TEXT SHOWN Start Marker

Frame-type adaptive coding aims to achieve adaptive coding according to the reference types of B-frames. In traditional codecs, the reference B-frames are usually coded at higher quality than the non-reference B-frames by operating the same B-frame codec in different modes. Following a similar strategy, we weight more heavily the distortions of the reference B-frames and B*-frames during training and introduces a frame-type adaptation (FA), as shown in figure (b).
We propose B*-frames, which reuse our CANF-based B-frame codec to mimic P-frame coding that allows to support multiple GOPs in an intraperiod, as shown in figure above. Our ablation experiments in Section IV-D (paper) show that B*-frames have similar compression performance to P-frames, which require an additional, separate P-frame codec.
The figure presents the rate-distortion plots on UVG, MCL-JCV, HEVC Class B and CLIC'22 test dataset in terms of PSNR-RGB and MS-SSIM-RGB.
When comparing our B-CANF with our previosu work, CANF-VC and the state-of-the-art B-frame codec, LHBDC,
we observe that B-CANF surpasses them in terms of both PSNR-RGB and MS-SSIM-RGB across all the test datasets.
However, B-CANF falls short of achieving the same level of performance as the state-of-the-art Li'22 (DCVC-HEM),
which is considered the state-of-the-art learned P-frame codec. This discrepancy in performance can be attributed to the more advanced entropy
coding model employed by Li'22 and the domain shift issue that arises between the training and testing phases. For a comprehensive analysis of this domain shift,
please refer to Section IV-C in our paper.

TEXT SHOWN End Marker
DATA BLOCK Start Marker

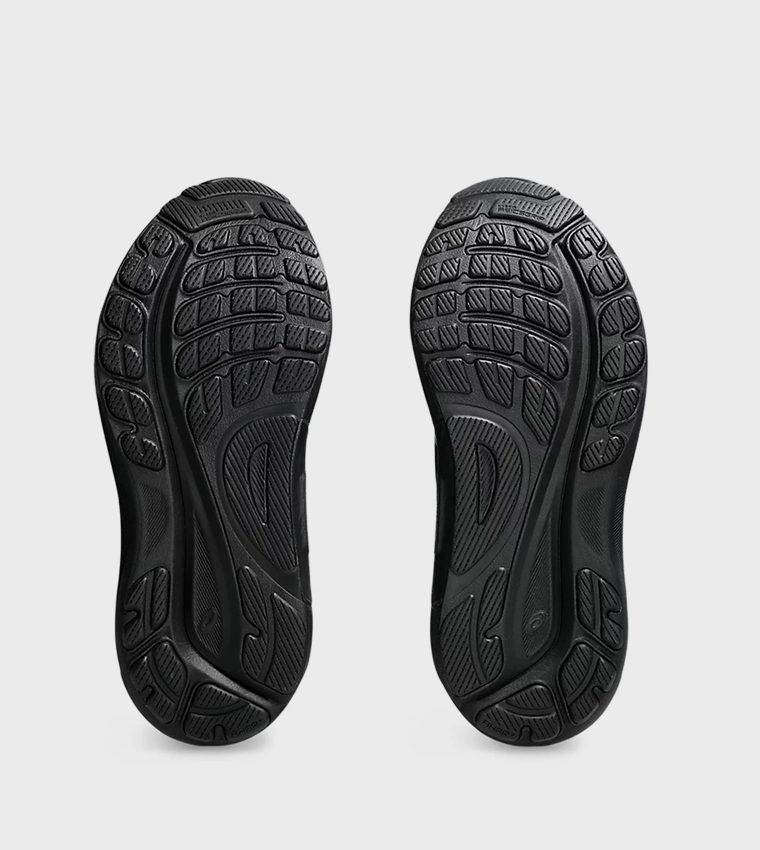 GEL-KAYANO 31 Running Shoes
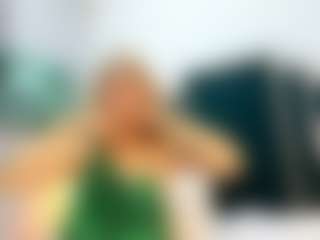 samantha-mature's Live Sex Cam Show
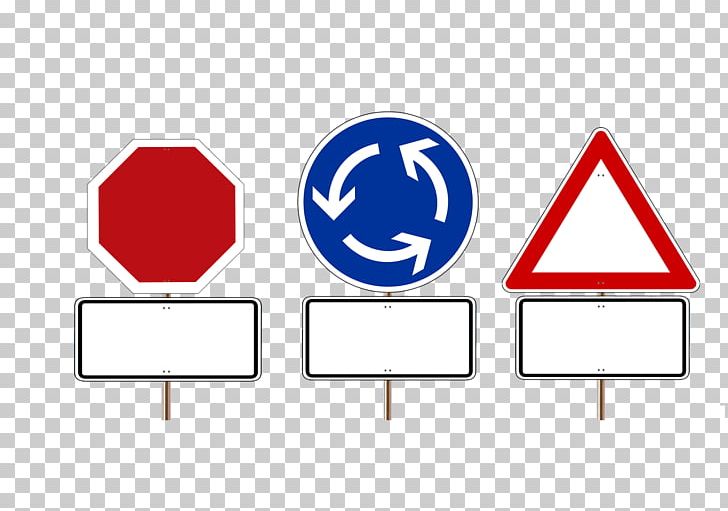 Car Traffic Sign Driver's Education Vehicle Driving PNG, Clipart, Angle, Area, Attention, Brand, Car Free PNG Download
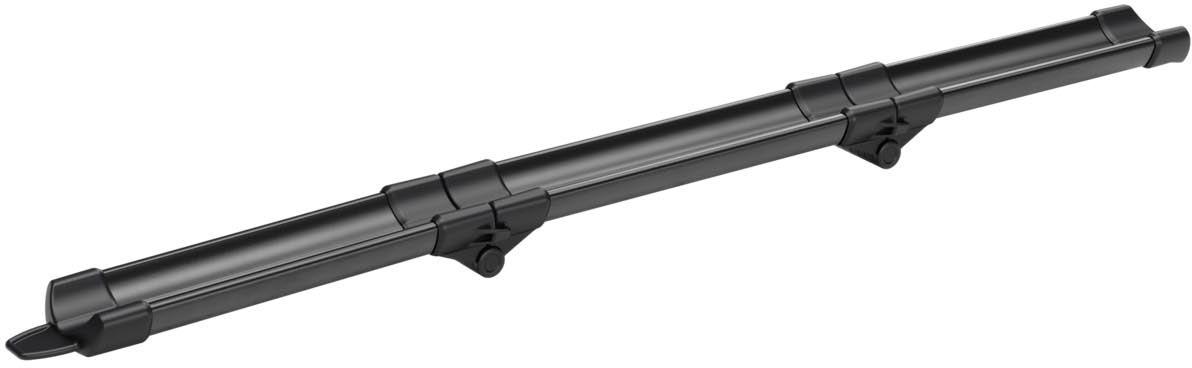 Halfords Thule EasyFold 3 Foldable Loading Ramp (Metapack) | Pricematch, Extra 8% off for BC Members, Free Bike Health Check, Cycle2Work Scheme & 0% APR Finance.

DATA BLOCK End Marker

EXERCISE TASKS:
- a) Translate this sentence from the text on B-frame video coding above into French: "In traditional codecs, the reference B-frames are usually coded at higher quality than the non-reference B-frames by operating the same B-frame codec in different modes."
- b) Answer these questions using the text on B-frame video coding above:
(i) Which codec is called the state-of-the-art learned P-frame codec?
(ii) According to the ablation experiments, what do P-frames require that B*-frames do not?
(iii) Which section of the paper gives a comprehensive analysis of the domain shift?
- c) Extend the text on B-frame video coding above by writing what follows its last sentence.

RESULTS OF THE EXERCISE:
- a) Dans les codecs traditionnels, les images B de référence sont généralement codées avec une qualité supérieure à celle des images B qui ne servent pas de référence, en faisant fonctionner le même codec d'images B dans différents modes.

- b)
(i) Li'22 (DCVC-HEM)
(ii) An additional, separate P-frame codec
(iii) Section IV-C

- c)
Table presents a breakdown analysis of the encoding runtime and peak memory requirement for B-CANF. For runtime measurement, we encode a 1080p video 10 times and take the average of the encoding runtimes. The unit of peak memory measurement is "full-res" (i.e. the spatial resolution of the input image), where one reconstructed frame occupies the equivalent of 3 full-res.
The figure presents the subjective quality comparison. It is seen that our B-CANF (MSE) achieves comparable or even better subjective quality than LHBDC (MSE), with its bit rate being nearly one order of magnitude smaller than that of LHBDC (MSE). Compared with HM (randomaccess), our B-CANF (SSIM) preserves more texture details (cf. patterns on fingers in the first row, pillars in the second row, and textures in the last row) at a lower bit rate.